━━━ Estratto
In questo frenetico flusso di umanità in divisa si aggiunge anche un’altra componente:
Nel corso dell’avanzata finale dell’ottobre/novembre 1918 contro l’impero austroungarico, l’esercito italiano incorpora decine di migliaia di prigionieri di guerra degli austriaci. Seimila di essi sono ex soldati dell’esercito zarista e vengono sottoposti al controllo delle autorità italiane. A fine novembre 1918 Pietro Badoglio, allora vice-capo di Stato Maggiore, informa il governo che quei prigionieri saranno spediti in campi di concentramento dove «dovrà essere evitato tassativamente ogni loro contatto con popolazioni civili ed il loro impiego in lavori» (…) Il luogo prescelto sarebbe stato l’isola dell’Asinara. (p. 301)
Il governo italiano si adopererà affinché emissari del fronte dei Bianchi in Europa provino, con scarso successo, a organizzare una campagna di di indottrinamento antibolscevico su questi prigionieri, allo scopo di reimbarcarli verso il fronte interno, a combattere il governo dei Soviet. I Bianchi non hanno alcuna base di sostegno però, nel largo mondo dei prigionieri ex zaristi: in Italia come in Francia, la gran parte di loro sceglierà il rimpatrio nella nuova Russia sovietica.
L’intera vicenda dell’impegno militare in Russia, vedrà anche i governi italiani adottare un basso profilo, nel timore che un paese in fermento, possa rivoltarsi all’idea di truppe mandate a combattere un governo rivoluzionario a migliaia di chilometri dall’Italia. Imponenti scioperi o campagne di agitazione contro l’ingerenza militare occidentale in Russia scuotevano l’ Inghilterra, la Francia, la Grecia e l’Italia. Il bolscevismo non stava solo vincendo sul campo, ma anche nella coscienza delle classi lavoratrici in tutta Europa.
Le prospettive di lotta in Italia, analizza il PSI, sono intrecciate con quanto si produce nei campi di battaglia in Russia. Quando The Times allude all’eventualità di un cambio di tattica, ovvero il passaggio dall’intervento militare al blocco commerciale, la stampa socialista precisa che non si tratta solo di ritirare i soldati e cessare gli aiuti ai bianchi, ma bisogna insistere per la ripresa di normali relazioni commerciali con la Russia dei Soviet e vegliare sulla manipolazione delle piccole e giovani azioni di confine (Polonia, Stati baltici, Repubbliche caucasiche) da parte dell’Intesa, tentata dall’organizzare una guerra per procura. Sul terreno della controinformazione, la stampa socialista non molla la presa, in particolare sulla questione del consenso dei Rossi (…) Sin dall’inizio del 1919, nel PSI emergono voci che richiedono una campagna più organizzata e capillare contro l’intervento in Russia. Compaiono anche le prime valutazioni sostanzialmente corrette della forza militare Alleata dispiegata nella guerra civile dal lato dei Bianchi. Le ragioni addotte dai governi dei paesi dell’Intesa per giustificare pubblicamente il proprio intervento militare in Russia sono criticate alla radice come fraseologia democratica che copre interessi sordidi. Infatti, scrive Vodovozof (sull’Avanti), «esauritasi la forza d’urto del gendarme tedesco, al suo posto, contrariamente ad ogni norma dello stesso diritto borghese internazionale, intervenne l’Intesa, senza neanche una dichiarazione di guerra. Occupò territori, formò governi, prendendo al proprio soldo i peggiori rappresentanti della reazione zarista; fornì truppe, munizioni, denaro, approvvigionamenti, spendendo miliardi» (p. 283).
━━━━━━
━━━ Dati forniti
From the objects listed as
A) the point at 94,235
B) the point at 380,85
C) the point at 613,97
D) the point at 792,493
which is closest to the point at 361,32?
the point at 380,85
━━━━━━
# Consegna:
Cita dall'estratto sull'intervento militare in Russia il passo compreso tra "L’intera vicenda dell’impegno" e "in tutta Europa.", estremi inclusi. Le righe sono materiale a sé, indipendente dall'estratto.

# Soluzione:
L’intera vicenda dell’impegno militare in Russia, vedrà anche i governi italiani adottare un basso profilo, nel timore che un paese in fermento, possa rivoltarsi all’idea di truppe mandate a combattere un governo rivoluzionario a migliaia di chilometri dall’Italia. Imponenti scioperi o campagne di agitazione contro l’ingerenza militare occidentale in Russia scuotevano l’ Inghilterra, la Francia, la Grecia e l’Italia. Il bolscevismo non stava solo vincendo sul campo, ma anche nella coscienza delle classi lavoratrici in tutta Europa.